Es por ello que un crecimiento tan vertiginoso en el campo de las comunicaciones y de la información necesita de un marco regulatorio acorde con los tiempos en que se vive. Hoy existen tecnologías comunicacionales impensadas en aquellos años. Y que dejaron de ser servicios de privilegio para pasar a ser indispensables en la cotidianeidad. Si bien la TV por cable nació en la Argentina en la década de 1960, fundamentalmente en el interior del país, durante los 80, cuando se expandió en el área metropolitana, fue un servicio de lujo para unos pocos. El nuevo milenio encontró a cientos de pueblos que sin el servicio de la TV por cable, no tendrían acceso a la televisión (a excepción de Canal 7). Frente a esto, la situación del mercado televisivo se encuentra concentrado y genera excelentes ganancias.

Más del 80% de los hogares argentinos afirman tener al menos dos televisores, y sólo el 0,6% no posee ninguno, lo que posiciona al medio con una capacidad de penetración muy importante. Al mismo tiempo, el 52% posee TV paga, el porcentaje más alto entre los principales países de América Latina que implica una facturación anual para las cableras de 6000 millones. Y de todo ese mercado Cablevisión-Multicanal (del Grupo Clarín) concentra más de 3 millones de clientes, equivalente al 48% de todos los abonados del país

En la Era de la Información, el abono básico del servicio de TV paga llega a representar el 10% del salario mínimo. El avance hacia una tarifa social que permita el acceso igualitario a la información también resulta indispensable para hablar de pluralidad.

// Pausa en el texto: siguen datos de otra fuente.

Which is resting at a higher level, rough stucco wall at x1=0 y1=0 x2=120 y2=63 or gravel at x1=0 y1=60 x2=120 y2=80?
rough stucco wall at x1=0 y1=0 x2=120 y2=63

Por primera vez, desde la sanción de la Ley de Radiodifusión en 1980, el Estado se abre al debate extra legislativo-partidario, y se pone a la cabeza de generar espacios donde puedan llegar todos los actores para plantear sus ideas: empresarios, organizaciones civiles, universidades, sindicatos, credos, funcionarios y cualquiera que desee realizar su aporte.

Y esto significa mucho más que el debate por una ley. Resulta el recupero de un rol que el Estado había perdido: el ser el encargado de regular las relaciones sociales para asegurar el desarrollo equilibrado de la sociedad.